▸ Objective:
Output the full listing word for word.

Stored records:
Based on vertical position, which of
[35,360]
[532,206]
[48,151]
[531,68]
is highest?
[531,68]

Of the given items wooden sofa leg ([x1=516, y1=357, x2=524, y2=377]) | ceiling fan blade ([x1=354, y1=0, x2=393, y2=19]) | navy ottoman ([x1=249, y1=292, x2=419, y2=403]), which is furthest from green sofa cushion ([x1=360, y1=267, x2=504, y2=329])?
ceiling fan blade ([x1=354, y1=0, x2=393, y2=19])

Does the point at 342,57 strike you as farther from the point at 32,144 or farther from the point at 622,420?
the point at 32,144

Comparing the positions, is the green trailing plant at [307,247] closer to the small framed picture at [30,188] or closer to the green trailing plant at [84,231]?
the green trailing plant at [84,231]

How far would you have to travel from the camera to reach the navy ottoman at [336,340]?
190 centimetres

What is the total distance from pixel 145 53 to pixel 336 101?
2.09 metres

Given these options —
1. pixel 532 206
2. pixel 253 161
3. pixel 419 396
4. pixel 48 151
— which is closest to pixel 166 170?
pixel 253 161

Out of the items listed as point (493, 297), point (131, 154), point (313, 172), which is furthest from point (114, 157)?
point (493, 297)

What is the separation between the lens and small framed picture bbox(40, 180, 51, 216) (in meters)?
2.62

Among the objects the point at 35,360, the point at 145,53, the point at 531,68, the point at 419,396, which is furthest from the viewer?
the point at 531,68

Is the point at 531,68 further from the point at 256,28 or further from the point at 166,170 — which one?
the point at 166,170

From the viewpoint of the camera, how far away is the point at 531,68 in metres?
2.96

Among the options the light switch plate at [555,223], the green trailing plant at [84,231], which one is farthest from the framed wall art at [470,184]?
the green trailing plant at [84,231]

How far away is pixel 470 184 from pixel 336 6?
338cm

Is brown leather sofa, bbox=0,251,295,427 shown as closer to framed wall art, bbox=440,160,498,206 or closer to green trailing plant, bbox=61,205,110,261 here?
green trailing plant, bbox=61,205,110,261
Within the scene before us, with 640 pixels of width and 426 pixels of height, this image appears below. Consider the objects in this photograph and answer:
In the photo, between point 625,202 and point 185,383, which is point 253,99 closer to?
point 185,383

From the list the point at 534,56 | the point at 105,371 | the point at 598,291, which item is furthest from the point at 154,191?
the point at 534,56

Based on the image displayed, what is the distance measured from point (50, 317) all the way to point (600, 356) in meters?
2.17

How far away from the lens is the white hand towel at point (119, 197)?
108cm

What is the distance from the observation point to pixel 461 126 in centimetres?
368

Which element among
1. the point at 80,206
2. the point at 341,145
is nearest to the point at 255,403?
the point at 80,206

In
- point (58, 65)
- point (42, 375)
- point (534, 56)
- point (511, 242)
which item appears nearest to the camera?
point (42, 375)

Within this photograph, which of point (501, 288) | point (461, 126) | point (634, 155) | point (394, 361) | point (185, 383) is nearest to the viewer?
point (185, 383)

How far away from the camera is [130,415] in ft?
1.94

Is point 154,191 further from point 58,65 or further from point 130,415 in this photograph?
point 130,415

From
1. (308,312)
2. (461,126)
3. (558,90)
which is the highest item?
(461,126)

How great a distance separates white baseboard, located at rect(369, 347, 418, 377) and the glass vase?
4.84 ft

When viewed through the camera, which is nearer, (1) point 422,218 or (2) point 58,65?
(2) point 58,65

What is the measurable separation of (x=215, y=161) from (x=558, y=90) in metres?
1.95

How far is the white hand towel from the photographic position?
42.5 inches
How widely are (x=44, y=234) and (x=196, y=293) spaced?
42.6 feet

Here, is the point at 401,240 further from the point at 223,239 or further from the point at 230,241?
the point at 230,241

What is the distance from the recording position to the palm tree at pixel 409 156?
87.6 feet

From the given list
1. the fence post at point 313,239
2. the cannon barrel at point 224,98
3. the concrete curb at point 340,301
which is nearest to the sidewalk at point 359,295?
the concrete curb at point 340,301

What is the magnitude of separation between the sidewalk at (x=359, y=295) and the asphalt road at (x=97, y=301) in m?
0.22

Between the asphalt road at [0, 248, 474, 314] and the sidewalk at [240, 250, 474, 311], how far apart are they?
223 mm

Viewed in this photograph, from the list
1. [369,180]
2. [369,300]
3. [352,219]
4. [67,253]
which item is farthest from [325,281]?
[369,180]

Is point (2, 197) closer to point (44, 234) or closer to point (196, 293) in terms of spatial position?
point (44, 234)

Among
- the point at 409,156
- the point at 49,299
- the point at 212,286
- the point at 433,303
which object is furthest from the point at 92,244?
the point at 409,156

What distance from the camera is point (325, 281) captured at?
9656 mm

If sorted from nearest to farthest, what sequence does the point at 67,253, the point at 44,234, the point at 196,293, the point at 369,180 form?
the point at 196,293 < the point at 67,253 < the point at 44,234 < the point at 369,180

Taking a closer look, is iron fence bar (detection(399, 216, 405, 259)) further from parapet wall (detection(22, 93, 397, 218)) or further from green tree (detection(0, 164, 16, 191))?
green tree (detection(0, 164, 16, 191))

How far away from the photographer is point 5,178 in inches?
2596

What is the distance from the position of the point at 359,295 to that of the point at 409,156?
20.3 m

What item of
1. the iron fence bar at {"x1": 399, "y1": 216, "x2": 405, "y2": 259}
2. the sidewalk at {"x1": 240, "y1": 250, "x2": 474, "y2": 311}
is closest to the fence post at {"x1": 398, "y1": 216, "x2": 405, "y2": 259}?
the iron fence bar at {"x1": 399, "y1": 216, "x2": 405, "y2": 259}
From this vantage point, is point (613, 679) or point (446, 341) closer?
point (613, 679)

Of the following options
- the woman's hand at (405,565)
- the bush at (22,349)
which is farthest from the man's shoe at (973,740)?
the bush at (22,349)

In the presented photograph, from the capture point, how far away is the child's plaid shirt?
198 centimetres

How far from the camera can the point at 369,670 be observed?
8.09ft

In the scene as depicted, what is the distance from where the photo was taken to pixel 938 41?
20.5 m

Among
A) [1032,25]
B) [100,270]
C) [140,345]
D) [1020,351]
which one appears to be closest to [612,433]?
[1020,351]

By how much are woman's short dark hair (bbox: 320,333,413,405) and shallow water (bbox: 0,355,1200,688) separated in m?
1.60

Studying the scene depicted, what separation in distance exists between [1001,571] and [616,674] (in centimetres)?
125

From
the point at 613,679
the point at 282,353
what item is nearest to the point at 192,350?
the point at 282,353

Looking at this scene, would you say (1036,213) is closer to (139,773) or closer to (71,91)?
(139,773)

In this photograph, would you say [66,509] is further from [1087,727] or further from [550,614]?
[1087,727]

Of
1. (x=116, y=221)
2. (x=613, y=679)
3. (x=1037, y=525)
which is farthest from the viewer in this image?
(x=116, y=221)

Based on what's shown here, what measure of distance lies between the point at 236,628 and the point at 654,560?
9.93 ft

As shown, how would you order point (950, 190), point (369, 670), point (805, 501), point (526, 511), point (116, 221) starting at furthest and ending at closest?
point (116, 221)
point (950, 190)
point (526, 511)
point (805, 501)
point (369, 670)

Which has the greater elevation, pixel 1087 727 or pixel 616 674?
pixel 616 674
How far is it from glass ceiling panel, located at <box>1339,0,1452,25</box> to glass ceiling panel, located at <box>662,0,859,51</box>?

▸ Answer for the task:
Based on vertical position, which of
[35,360]
[532,206]
[48,151]
[531,68]
is highest?
[531,68]

Of the given items wooden sofa leg ([x1=516, y1=357, x2=524, y2=377]) | ceiling fan blade ([x1=354, y1=0, x2=393, y2=19]) | navy ottoman ([x1=249, y1=292, x2=419, y2=403]), which is furthest from green sofa cushion ([x1=360, y1=267, x2=504, y2=329])?
ceiling fan blade ([x1=354, y1=0, x2=393, y2=19])

Does the point at 342,57 strike you as farther from the point at 32,144 or farther from the point at 622,420?
the point at 32,144

Comparing the positions, is the green trailing plant at [307,247] closer to the small framed picture at [30,188] or closer to the green trailing plant at [84,231]?
the green trailing plant at [84,231]

How far would you have to travel from the camera to reach the navy ottoman at [336,340]?
190 centimetres

What is the total distance from pixel 145 53 to pixel 336 101?
2.09 metres

Given these options —
1. pixel 532 206
2. pixel 253 161
3. pixel 419 396
4. pixel 48 151
— which is closest to pixel 166 170?
pixel 253 161

Out of the items listed as point (493, 297), point (131, 154), point (313, 172), which is furthest from point (114, 157)?
point (493, 297)

What is the separation between the lens and small framed picture bbox(40, 180, 51, 216) (in meters)?
2.62

Among the objects the point at 35,360, the point at 145,53, the point at 531,68, the point at 419,396, which is furthest from the viewer?
the point at 531,68

Is the point at 531,68 further from the point at 256,28 or further from the point at 166,170 — which one?
the point at 166,170

From the viewpoint of the camera, how far away is the point at 531,68 in metres?
2.96

Among the options the light switch plate at [555,223], the green trailing plant at [84,231], which one is farthest from the framed wall art at [470,184]?
the green trailing plant at [84,231]

How far away is pixel 470 184 from pixel 336 6?
338cm

Is brown leather sofa, bbox=0,251,295,427 shown as closer to framed wall art, bbox=440,160,498,206 or closer to green trailing plant, bbox=61,205,110,261 here?
green trailing plant, bbox=61,205,110,261
Within the scene before us, with 640 pixels of width and 426 pixels of height, this image appears below. Consider the objects in this photograph and answer:
In the photo, between point 625,202 and point 185,383, which is point 253,99 closer to?
point 185,383

From the list the point at 534,56 | the point at 105,371 | the point at 598,291, which item is furthest from the point at 154,191?
the point at 534,56

Based on the image displayed, what is the distance measured from point (50, 317) all the way to point (600, 356) in meters?
2.17

How far away from the lens is the white hand towel at point (119, 197)?
108cm

What is the distance from the observation point to pixel 461 126 in centimetres?
368

Which element among
1. the point at 80,206
2. the point at 341,145
is nearest to the point at 255,403?
the point at 80,206

In
- point (58, 65)
- point (42, 375)
- point (534, 56)
- point (511, 242)
which item appears nearest to the camera?
point (42, 375)

Within this photograph, which of point (501, 288) | point (461, 126) | point (634, 155) | point (394, 361) | point (185, 383) is nearest to the viewer?
point (185, 383)

How far away from the camera is [130,415] in ft?
1.94

Is point 154,191 further from point 58,65 or further from point 130,415 in this photograph?
point 130,415

From
1. (308,312)
2. (461,126)
3. (558,90)
which is the highest item?
(461,126)

How great a distance separates white baseboard, located at rect(369, 347, 418, 377) and the glass vase?
4.84 ft

When viewed through the camera, which is nearer, (1) point 422,218 or (2) point 58,65?
(2) point 58,65

What is the measurable separation of (x=215, y=161) from (x=558, y=90) in metres?
1.95

How far is the white hand towel from the photographic position?
42.5 inches
How widely are (x=44, y=234) and (x=196, y=293) spaced?
42.6 feet

Here, is the point at 401,240 further from the point at 223,239 or further from the point at 230,241?
the point at 230,241

What is the distance from the recording position to the palm tree at pixel 409 156?
87.6 feet

From the given list
1. the fence post at point 313,239
2. the cannon barrel at point 224,98
3. the concrete curb at point 340,301
which is nearest to the sidewalk at point 359,295?
the concrete curb at point 340,301

What is the magnitude of separation between the sidewalk at (x=359, y=295) and the asphalt road at (x=97, y=301) in m?
0.22

Between the asphalt road at [0, 248, 474, 314] and the sidewalk at [240, 250, 474, 311], how far apart are they?
223 mm

Viewed in this photograph, from the list
1. [369,180]
2. [369,300]
3. [352,219]
4. [67,253]
which item is farthest from [325,281]?
[369,180]

Is point (2, 197) closer to point (44, 234) or closer to point (196, 293) in terms of spatial position?
point (44, 234)

Among
- the point at 409,156
- the point at 49,299
- the point at 212,286
- the point at 433,303
which object is furthest from the point at 92,244?
the point at 409,156

What distance from the camera is point (325, 281) captured at?
9656 mm

If sorted from nearest to farthest, what sequence does the point at 67,253, the point at 44,234, the point at 196,293, the point at 369,180 form?
the point at 196,293 < the point at 67,253 < the point at 44,234 < the point at 369,180

Taking a closer look, is iron fence bar (detection(399, 216, 405, 259)) further from parapet wall (detection(22, 93, 397, 218)) or further from green tree (detection(0, 164, 16, 191))?
green tree (detection(0, 164, 16, 191))

How far away from the photographer is point 5,178 in inches?
2596

What is the distance from the position of the point at 359,295 to that of the point at 409,156?
20.3 m

What item of
1. the iron fence bar at {"x1": 399, "y1": 216, "x2": 405, "y2": 259}
2. the sidewalk at {"x1": 240, "y1": 250, "x2": 474, "y2": 311}
is closest to the fence post at {"x1": 398, "y1": 216, "x2": 405, "y2": 259}?
the iron fence bar at {"x1": 399, "y1": 216, "x2": 405, "y2": 259}
From this vantage point, is point (613, 679) or point (446, 341) closer?
point (613, 679)

Of the following options
- the woman's hand at (405,565)
- the bush at (22,349)
which is farthest from the man's shoe at (973,740)?
the bush at (22,349)

In the presented photograph, from the capture point, how far away is the child's plaid shirt?
198 centimetres

How far from the camera can the point at 369,670 be observed?
8.09ft

In the scene as depicted, what is the distance from where the photo was taken to pixel 938 41?
20.5 m

Among
A) [1032,25]
B) [100,270]
C) [140,345]
D) [1020,351]
which one appears to be closest to [612,433]?
[1020,351]

By how much are woman's short dark hair (bbox: 320,333,413,405) and shallow water (bbox: 0,355,1200,688) separated in m?
1.60

Studying the scene depicted, what separation in distance exists between [1001,571] and [616,674] (in centimetres)?
125

From
the point at 613,679
the point at 282,353
what item is nearest to the point at 192,350?
the point at 282,353

Looking at this scene, would you say (1036,213) is closer to (139,773) or closer to (71,91)?
(139,773)

In this photograph, would you say [66,509] is further from [1087,727] or further from [550,614]?
[1087,727]

Of
1. (x=116, y=221)
2. (x=613, y=679)
3. (x=1037, y=525)
which is farthest from the viewer in this image?
(x=116, y=221)

Based on what's shown here, what measure of distance lies between the point at 236,628 and the point at 654,560?
9.93 ft

As shown, how would you order point (950, 190), point (369, 670), point (805, 501), point (526, 511), point (116, 221) starting at furthest and ending at closest?
point (116, 221)
point (950, 190)
point (526, 511)
point (805, 501)
point (369, 670)

Which has the greater elevation, pixel 1087 727 or pixel 616 674?
pixel 616 674
How far is it from glass ceiling panel, located at <box>1339,0,1452,25</box> to glass ceiling panel, located at <box>662,0,859,51</box>?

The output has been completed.